**Goal of the exercise**
Can you give each line of the listing below as a Markdown table with the columns Line No. and Text, skipping any blank lines?

**Supplied data**
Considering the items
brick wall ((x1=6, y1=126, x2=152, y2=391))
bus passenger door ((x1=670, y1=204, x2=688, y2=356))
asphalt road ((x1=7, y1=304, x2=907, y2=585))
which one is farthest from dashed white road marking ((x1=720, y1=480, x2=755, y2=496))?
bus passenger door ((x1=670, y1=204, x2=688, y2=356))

**The output**
| Line No. | Text |
|---|---|
| 1 | Considering the items |
| 2 | brick wall ((x1=6, y1=126, x2=152, y2=391)) |
| 3 | bus passenger door ((x1=670, y1=204, x2=688, y2=356)) |
| 4 | asphalt road ((x1=7, y1=304, x2=907, y2=585)) |
| 5 | which one is farthest from dashed white road marking ((x1=720, y1=480, x2=755, y2=496))? |
| 6 | bus passenger door ((x1=670, y1=204, x2=688, y2=356)) |